Ao terminar carta com três afirmações do apóstolo que sublinham a certeza que ele tem acerca do ensinamento que deu aos crentes: quem nasceu de Deus não peca e escapa ao domínio de Satanás (v. 18); o crente pertence a Deus e não ao mundo, porque se trata de duas realidades opostas e inconciliáveis (v. 19); a certeza da vinda de Jesus até nós dá-nos a possibilidade de escaparmos do mal e de entrarmos na comunhão com Deus e com o seu Filho.

A carta encerra com o apelo de João a que os cristãos recusem o culto aos ídolos para possuírem a verdade que é Jesus.

Evangelho: João 3, 22-30

22*Naquele tempo, Jesus foi com os seus discípulos para a região da Judeia e ali convivia com eles e baptizava. 23Também João estava a baptizar em Enon, perto de Salim, porque havia ali águas abundantes e vinha gente para ser baptizada.


 24João, de facto, ainda não tinha sido lançado na prisão. 25Então levantou-se uma discussão entre os discípulos de João e um judeu, acerca dos ritos de purificação. 26Foram ter com João e disseram-lhe: «Rabi, aquele que estava contigo na margem de além-Jordão, aquele de quem deste testemunho, está a baptizar, e toda a gente vai ter com Ele.» 27*João declarou: «Um homem não pode tomar nada como próprio, se isso não lhe for dado do Céu. 28*Vós mesmos sois testemunhas de que eu disse: ‘Eu não sou o Messias, mas apenas o enviado à sua frente.’ 29*O esposo é aquele a

quem pertence a esposa; mas o amigo do esposo, que está ao seu lado e o escuta, sente muita alegria com a voz do esposo. Pois esta é a minha alegria! E tornou-se completa! 30*Ele é que deve crescer, e eu diminuir.»

Enquanto a actividade missionária de Jesus e a do Baptista florescia, surge um episódio que perturba os discípulos de João: uma discussão com alguém que provavelmente tinha recebido o baptismo da mão dos discípulos de Jesus. O tema em discussão é o valor da purificação do baptismo dado pelos rabis e a relação entre os dois ritos. A resposta do Baptista sublinha um princípio geral válido para todo o homem que realiza uma missão: na história da salvação ninguém pode apropriar-se de uma determinada função, se ela não lhe for conferida por Deus (v. 27); além disso, afirma a superioridade de Jesus (v. 28).
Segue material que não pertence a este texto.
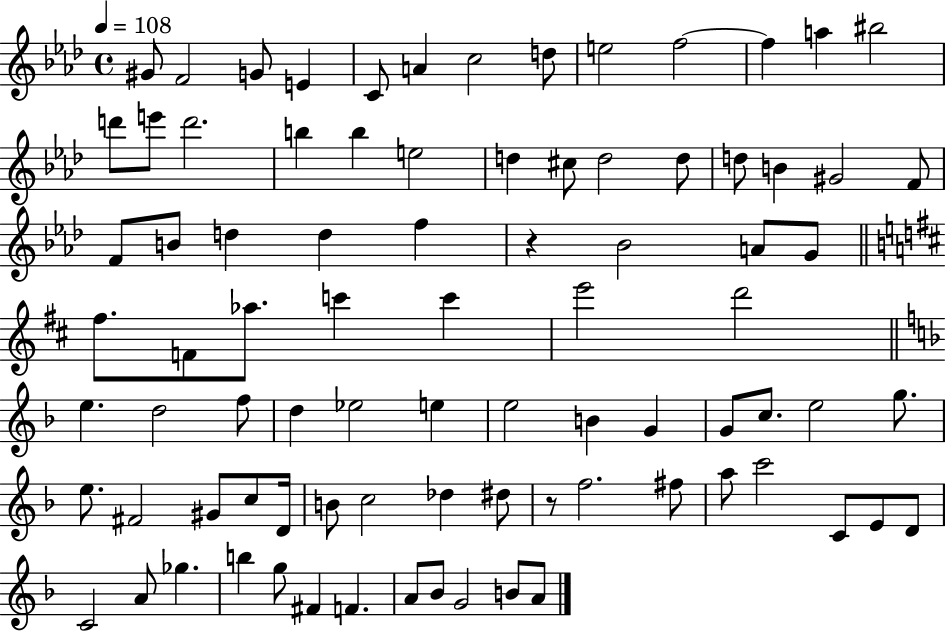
X:1
T:Untitled
M:4/4
L:1/4
K:Ab
^G/2 F2 G/2 E C/2 A c2 d/2 e2 f2 f a ^b2 d'/2 e'/2 d'2 b b e2 d ^c/2 d2 d/2 d/2 B ^G2 F/2 F/2 B/2 d d f z _B2 A/2 G/2 ^f/2 F/2 _a/2 c' c' e'2 d'2 e d2 f/2 d _e2 e e2 B G G/2 c/2 e2 g/2 e/2 ^F2 ^G/2 c/2 D/4 B/2 c2 _d ^d/2 z/2 f2 ^f/2 a/2 c'2 C/2 E/2 D/2 C2 A/2 _g b g/2 ^F F A/2 _B/2 G2 B/2 A/2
E, para explicar melhor a relação que tem com Jesus, explica a superioridade da missão própria de Jesus com um exemplo tirado do ambiente judaico: a relação entre o amigo do esposo e o esposo durante a festa nupcial (cf. Is 62, 4-5; Mt 22, 1-14; Lc 14, 16-24).

Nesta comparação, João Baptista não tem dificuldade em reconhecer Jesus no papel de Messias-esposo, vindo para celebrar as núpcias messiânicas com a humanidade, e, portanto, aponta a si mesmo como discípulo-amigo do esposo. Ele pôde conhecer o Messias que dá início à sua missão e recolhe os primeiros frutos do seu trabalho. Por isso, se alegra, pois constata a realização definitiva do projecto salvífico de Deus. E compreende que chegou o momento de se retirar: «Ele é que deve crescer, e eu diminuir» (v. 30).

Meditatio

É admirável verificar como João Baptista manifesta alegria numa circunstância em que nós, geralmente, manifestamos tristeza. Jesus estava a ter mais sucesso do que João. Os discípulos do Baptista andam preocupados e manifestam essa preocupação: «Rabi, aquele que estava contigo na margem de além-Jordão, aquele de quem deste testemunho, está a baptizar, e toda a gente vai ter com Ele.» (v. 26).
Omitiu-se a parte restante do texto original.